Don't want to follow in the Mayhem family's footsteps? Child and education experts weigh in on how to prep kids for a drama-free first day:

  • “Talk positively about the pending school experience. Parents’ emotions are easily read by children who pick up on parental fears, sadness about separation, or concerns about their child’s adjustment. Drive by or visit the school to build familiarity. Shop together for school supplies or clothes. Treat going to school as a wonderful new adventure. — Kay Neff, founder of the Dearborn Heights Montessori Center in Michigan
  • “Start getting them back on their school-time schedule slowly — about a week ahead of the first day. For example, put them to bed 10 minutes earlier and wake them up 10 minutes earlier.” — Heidi Waterfield, educational consultant
  • “The night before, prepare lunches and snacks and set out clothes and backpacks. If you're unsure of the school's snack policy, send extra food with your child just in case.” — Julie Rebboah, president of Lightning Bug Learning Corporation
  • “Many parents like to accompany their child to school on the first day, but that is not always possible. If this is a big issue for you and your child, you could certainly slip a note in a lunch box or backpack or in with some new school supplies. It's a little way of being there without being there.” — Aviva Pflock, coauthor of Mommy Guilt: Learn to Worry Less, Focus on What Matters Most, and Raise Happier Kids
  • “If you have allowed screen time privileges to increase over the summer, begin to curtail them (at least two weeks) prior to the start of school. Establish TV, video, and computer use rules before the first day of school, and stick to them." — Connie Hammer, certified parent coach
  • “Do not drop off your child and leave. Your job is to make sure all the child's concerns have been addressed before you leave them anywhere!
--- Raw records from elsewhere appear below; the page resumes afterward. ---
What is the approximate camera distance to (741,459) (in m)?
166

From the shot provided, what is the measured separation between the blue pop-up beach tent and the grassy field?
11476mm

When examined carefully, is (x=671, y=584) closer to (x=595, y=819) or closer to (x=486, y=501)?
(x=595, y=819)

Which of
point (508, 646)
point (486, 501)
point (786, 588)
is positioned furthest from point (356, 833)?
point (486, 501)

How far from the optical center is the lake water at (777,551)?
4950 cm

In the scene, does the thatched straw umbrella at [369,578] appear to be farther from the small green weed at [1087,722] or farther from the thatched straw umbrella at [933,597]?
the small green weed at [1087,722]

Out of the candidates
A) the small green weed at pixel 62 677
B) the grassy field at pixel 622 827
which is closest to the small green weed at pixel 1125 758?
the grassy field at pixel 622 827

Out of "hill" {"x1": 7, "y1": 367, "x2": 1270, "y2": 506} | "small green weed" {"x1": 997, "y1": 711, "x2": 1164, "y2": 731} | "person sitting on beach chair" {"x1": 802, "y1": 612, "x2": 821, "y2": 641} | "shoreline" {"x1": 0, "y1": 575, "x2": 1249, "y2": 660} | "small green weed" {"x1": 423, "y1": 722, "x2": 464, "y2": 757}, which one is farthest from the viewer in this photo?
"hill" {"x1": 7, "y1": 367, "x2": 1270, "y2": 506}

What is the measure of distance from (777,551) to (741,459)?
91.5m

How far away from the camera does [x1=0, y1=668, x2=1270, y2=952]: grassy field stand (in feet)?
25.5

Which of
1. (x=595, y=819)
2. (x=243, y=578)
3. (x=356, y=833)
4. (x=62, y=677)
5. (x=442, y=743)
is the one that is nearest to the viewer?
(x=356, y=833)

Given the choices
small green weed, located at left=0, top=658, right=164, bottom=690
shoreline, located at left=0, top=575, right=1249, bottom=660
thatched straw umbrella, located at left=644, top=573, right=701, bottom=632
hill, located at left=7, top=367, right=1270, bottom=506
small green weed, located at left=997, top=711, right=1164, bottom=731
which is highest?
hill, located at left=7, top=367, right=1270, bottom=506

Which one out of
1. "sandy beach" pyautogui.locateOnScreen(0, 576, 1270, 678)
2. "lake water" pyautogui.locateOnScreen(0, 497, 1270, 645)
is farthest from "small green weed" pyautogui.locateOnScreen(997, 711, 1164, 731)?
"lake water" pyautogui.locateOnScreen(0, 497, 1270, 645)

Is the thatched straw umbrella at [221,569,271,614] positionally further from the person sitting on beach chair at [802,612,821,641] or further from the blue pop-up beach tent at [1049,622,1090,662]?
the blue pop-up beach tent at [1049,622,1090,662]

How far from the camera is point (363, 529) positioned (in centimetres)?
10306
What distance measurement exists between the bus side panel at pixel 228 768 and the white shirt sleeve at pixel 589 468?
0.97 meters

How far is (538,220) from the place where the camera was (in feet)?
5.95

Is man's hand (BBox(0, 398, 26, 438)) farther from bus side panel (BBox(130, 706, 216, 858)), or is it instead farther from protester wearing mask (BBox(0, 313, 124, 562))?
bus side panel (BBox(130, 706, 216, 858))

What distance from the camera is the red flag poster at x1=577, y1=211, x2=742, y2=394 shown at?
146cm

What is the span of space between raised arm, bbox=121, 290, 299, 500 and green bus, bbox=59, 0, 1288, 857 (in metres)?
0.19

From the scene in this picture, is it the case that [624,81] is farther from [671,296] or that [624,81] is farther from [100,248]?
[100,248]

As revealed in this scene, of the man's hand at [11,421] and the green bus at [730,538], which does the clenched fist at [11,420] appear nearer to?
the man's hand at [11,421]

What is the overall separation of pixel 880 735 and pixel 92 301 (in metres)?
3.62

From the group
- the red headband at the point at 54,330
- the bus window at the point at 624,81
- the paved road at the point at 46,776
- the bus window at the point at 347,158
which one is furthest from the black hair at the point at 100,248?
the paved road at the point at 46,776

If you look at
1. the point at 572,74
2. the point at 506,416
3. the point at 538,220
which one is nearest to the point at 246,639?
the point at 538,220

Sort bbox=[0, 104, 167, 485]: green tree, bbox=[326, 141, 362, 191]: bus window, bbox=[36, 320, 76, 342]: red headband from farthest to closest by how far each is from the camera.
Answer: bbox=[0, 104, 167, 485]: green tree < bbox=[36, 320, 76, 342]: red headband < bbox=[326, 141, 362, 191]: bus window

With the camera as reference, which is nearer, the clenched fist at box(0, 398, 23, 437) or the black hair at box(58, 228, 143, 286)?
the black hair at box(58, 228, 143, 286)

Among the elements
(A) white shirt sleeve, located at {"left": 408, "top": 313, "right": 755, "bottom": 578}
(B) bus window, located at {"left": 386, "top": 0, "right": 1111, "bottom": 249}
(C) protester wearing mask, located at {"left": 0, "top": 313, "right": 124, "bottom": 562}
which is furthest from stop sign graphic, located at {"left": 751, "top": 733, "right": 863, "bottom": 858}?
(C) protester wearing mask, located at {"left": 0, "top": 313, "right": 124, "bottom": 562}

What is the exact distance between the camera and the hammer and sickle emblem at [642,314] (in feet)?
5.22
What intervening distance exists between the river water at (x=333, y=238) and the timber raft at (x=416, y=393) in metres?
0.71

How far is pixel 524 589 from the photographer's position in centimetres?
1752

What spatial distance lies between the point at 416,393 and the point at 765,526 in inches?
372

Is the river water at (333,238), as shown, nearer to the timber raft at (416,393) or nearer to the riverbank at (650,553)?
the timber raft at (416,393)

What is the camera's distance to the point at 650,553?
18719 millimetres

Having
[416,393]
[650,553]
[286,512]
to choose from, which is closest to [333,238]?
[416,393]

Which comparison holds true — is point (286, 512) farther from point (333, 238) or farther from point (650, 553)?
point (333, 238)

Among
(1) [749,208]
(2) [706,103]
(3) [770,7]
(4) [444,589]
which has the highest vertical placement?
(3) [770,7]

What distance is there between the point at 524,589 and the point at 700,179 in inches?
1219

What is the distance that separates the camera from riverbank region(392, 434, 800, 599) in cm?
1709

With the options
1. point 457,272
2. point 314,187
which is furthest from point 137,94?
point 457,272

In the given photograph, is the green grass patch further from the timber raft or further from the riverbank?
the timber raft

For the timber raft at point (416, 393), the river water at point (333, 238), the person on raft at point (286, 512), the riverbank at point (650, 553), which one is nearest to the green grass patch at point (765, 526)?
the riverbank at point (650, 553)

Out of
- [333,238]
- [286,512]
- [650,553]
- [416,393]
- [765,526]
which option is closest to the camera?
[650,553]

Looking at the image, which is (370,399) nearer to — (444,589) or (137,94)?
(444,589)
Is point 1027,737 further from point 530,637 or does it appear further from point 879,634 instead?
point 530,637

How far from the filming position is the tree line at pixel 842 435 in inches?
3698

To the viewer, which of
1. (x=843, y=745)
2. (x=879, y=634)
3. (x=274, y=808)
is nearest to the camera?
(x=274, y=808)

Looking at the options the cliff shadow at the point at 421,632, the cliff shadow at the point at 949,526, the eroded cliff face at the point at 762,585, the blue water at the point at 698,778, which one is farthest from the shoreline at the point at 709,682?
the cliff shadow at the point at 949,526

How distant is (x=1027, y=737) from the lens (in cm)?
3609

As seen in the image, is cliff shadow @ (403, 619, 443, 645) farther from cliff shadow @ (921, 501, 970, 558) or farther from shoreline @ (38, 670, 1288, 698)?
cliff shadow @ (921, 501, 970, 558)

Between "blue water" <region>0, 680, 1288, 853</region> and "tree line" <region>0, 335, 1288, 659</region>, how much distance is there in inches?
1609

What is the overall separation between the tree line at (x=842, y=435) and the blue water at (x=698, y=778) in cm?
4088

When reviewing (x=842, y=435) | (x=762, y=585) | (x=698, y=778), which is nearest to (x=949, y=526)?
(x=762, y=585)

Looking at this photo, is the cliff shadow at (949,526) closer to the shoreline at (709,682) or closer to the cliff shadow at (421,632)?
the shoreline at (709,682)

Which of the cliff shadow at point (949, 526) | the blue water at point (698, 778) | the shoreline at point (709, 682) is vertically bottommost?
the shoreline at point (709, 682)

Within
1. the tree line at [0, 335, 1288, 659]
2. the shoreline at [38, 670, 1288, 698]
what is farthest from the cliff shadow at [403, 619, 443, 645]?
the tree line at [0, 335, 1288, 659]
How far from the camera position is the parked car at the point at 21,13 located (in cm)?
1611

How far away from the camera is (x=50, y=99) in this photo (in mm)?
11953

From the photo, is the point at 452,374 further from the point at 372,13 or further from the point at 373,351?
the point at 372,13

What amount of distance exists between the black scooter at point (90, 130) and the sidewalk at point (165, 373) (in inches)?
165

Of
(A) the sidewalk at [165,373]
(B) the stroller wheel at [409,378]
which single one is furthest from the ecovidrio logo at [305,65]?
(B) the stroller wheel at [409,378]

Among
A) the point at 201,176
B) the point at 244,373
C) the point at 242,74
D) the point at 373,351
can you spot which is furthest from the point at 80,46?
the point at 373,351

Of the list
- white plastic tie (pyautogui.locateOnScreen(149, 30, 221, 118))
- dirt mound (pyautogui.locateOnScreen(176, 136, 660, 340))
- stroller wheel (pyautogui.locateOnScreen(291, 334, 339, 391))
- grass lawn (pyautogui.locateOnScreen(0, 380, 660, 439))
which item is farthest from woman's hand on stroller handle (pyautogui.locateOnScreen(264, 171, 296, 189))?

No matter how ridiculous you think the concern is, pay attention to it and walk them through it.” — Doris Jeanette, child psychologist
  • “If your child is anxious about going to school, don’t freak out if your child’s anxiety escalates into screaming and crying, ‘I won’t go!’ Remain calm, cool, and collected. Your steadiness will calm your child. Don't say, ‘You have to handle it alone.’ Anxiety makes kids feel frightened and isolated. Instead, tell your child that you are a team. Say, ‘You're not alone, and together we're going to solve this problem and help you feel better.’” — Diane Peters Mayer, author of Overcoming School Anxiety

Missie Mayhem lives on a cul-de-sac of the American dream with her devoted husband and two tween boys. She never reads GreatSchools articles but occasionally contributes her parental torments and traumas to make the rest of us feel better.